Traveling abroad and being openly gay can be far from safe. With different laws, cultures and norms, gays risks persecution and worse. Two Swedish friends, Elin Wibell and Stelios Vasilantonakis, wanted to minimize the danger and developed Gayze – an app combining safety and travel advises, social network and dating for gays.
While Vasilantonakis is located in Stockholm, Wibell is based in Kuala Lumpur – and before that Singapore – where she lives with her husband. Over a Skype conversation they explain what makes the app so special:
“What’s unique about Gayze is that it is a travel app, but there is also a possibility of dating, finding friends, and learning about the LGBT situation in the region, and the safety and local advises on how to behave. So, it is pretty broad,” Wibell says.
Stelios Vasilantonakis, who is working as an artist, came up with the idea for this app two and half years ago, as he saw the need for it in the insecure state of gay rights in many countries.
Elin Wibell who has a background in corporate social responsibility helped realise the idea as she too saw the potential. Living in Southeast Asia she has the insights and experience in the Southeast Asian culture.
“For me being here is a perfect opportunity to meet a lot of gay people who can give me advices and potentially be local editors – It is very valuable to get to know the region to understand which markets are the most interesting,” Wibell explains.
Wibell and Vasilantonakis are not building the app in any haste. They realise the responsibility to make this app a safe tool for gays traveling, and they carefully select their local insights – who are volunteer editors who knows the local customs.
“For us it is very important to keep up the quality, that we have the right information, the cool places and the editors. Stelios is working pretty vigorously making sure the editors is up to standards and the places that they recommend are real, and that it is a local secret,” Wibell says.
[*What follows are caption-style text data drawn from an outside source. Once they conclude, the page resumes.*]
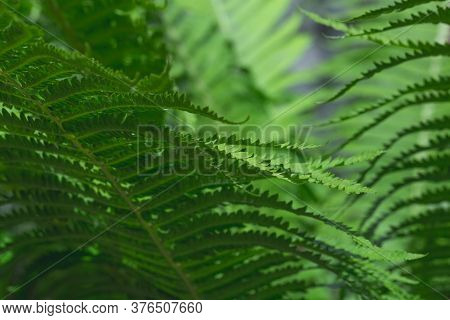 Abstract Emerald Background. Fern Leaves Close-up. Green Fronds. Natural Botanical Wallpaper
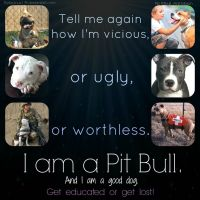 I am a Pitbull by Thylacinus1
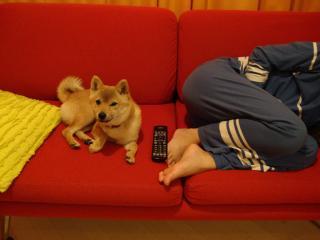 今日はお疲れみたいね。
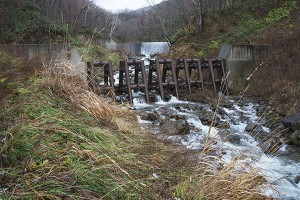治山ダムの中央に鋼鉄製アングルを入れてある。間口が広く見えるが、巨石や流木で塞がれば、砂利も止められ、全面コンクリートの治山ダムと同じになる。メンテナンスが必要な構造である。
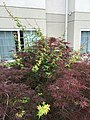 2017-06-13 08 03 42 Red Laceleaf Japanese Maple reverting to standard green by way of suckers beneath the graft point along Bristol East Road in Bristol, Virginia.jpg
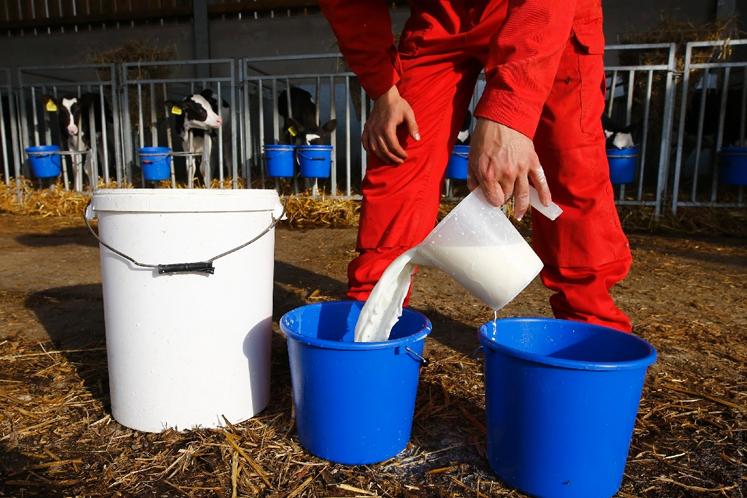 Call to prohibit importation of fresh milk into Sarawak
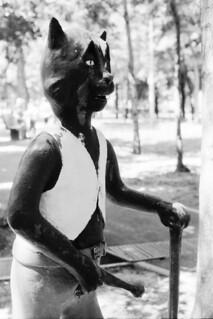 Volandish cat in Park Gokovo, Almaty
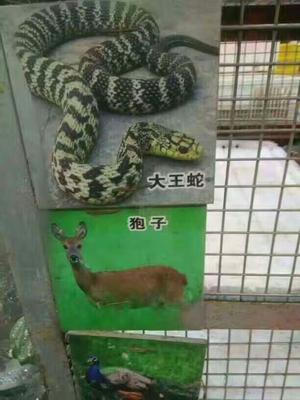 山东济南大王蛇 食用
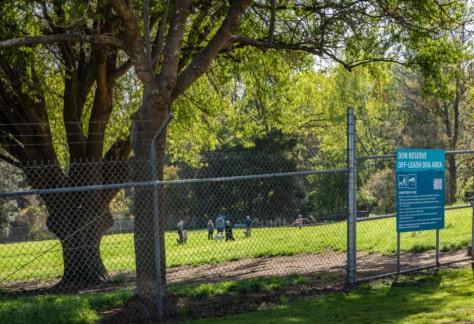 Don Reserve dog park Kelly Slater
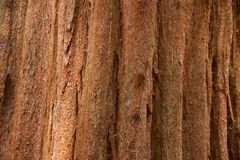 Sequoia tree Stock Photos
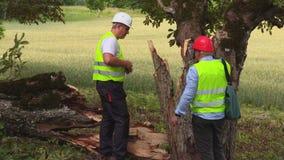 Arbetare near det stupade trädet stock video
So far, they have 40 destinations in the app and around 25 local editors. The app has a map where you see yourself and places nearby that are gay friendly or exclusively gay. The Swedish duo is working on launching a second version that is more community friendly and with more places on the map.
They are also looking for investment in and partnerships – mentioning Hotels.com and misterb&b as potential partners. They have also been in contact with a Canadian company called Destination Pride, that in a very visual way are showing how gay-friendly countries are. Wibell and Vasilantonakis hope to be able to collaborate with them and using data from Destination Pride in their app to get an overall view of a country.
Changing perceptions and stereotypes
Even though the size and the knowledge about the app is limited, they have gotten a lot of positive response from their users.
“We learned that many people in different parts of the world are very keen on helping because they want to spread knowledge and also try to get tourist to visit their country – in that way breaking barriers and normalise things,” Vasilantonakis explains.
Wibell is very positive about the prospects in Southeast Asia. In her words it is boiling a lot in Asia and a lot of changes are coming – she points out the pink dot-movement in Singapore – a local LGBT-community – as an exciting thing.
Though In 2018, it sparked headlines worldwide when a sharia high court in Malaysia sentenced two women to caning for attempting to have lesbian sex. This was the first conviction for same-sex relations in Malaysia and a backlash for the Muslim country that has been known for being a moderate country.
“So, it is a pretty tricky country and Indonisia is kind of similar as well, so in those places it is extremely important for us to have really good editors who can bring advises on which kind of precautions you should take,” Wibell says and continues:
“We are not here to be political, we are not here to point fingers on how things should be. We respect the way things are, but we believe we can be part of the change by normalising something that should be normal.”